What strategy or practice helps you run your art business efficiently?
Artist Studio vs. Production Studio: Once out of college, I eventually figured out how to make art and a living—something that I am convinced requires at least as much creativity as does the actual creative episode. After hiring full-time employees to execute large commissions, I quickly discovered the difficulty in faithfully translating an original concept into its stained glass reality. That last “5%” always seemed to get lost somewhere along the way. On top of that, being saddled with payroll limited the luxury of being selective about which commissions to accept. I finally figured out that by training a support team of independent artists who enjoy working on a contract, as-needed basis, I can enjoy the freedom to design and make my art, even those very large commissions that can be so much fun.

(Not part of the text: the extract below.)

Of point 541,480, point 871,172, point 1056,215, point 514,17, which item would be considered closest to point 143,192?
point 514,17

Tell us about your studio.
Emboldened by the fact that I was doing work throughout the country after being based in Dallas for almost twenty-five years, I and my wife, Pam, built a house and design/fabrication studio in the mountains (yes, mountains!?) of West Texas. Our “backyard” is a 36,000-acre Nature Conservancy preserve. Satellite, Internet, phone, fax, UPS, and Fedex make it very feasible to work reliably and effectively twenty-two miles from tiny Fort Davis—and 9.6 miles from pavement. Once here, I quickly perfected the dance that has allowed me to complete the largest projects of my career from the serenity of the Trans-Pecos.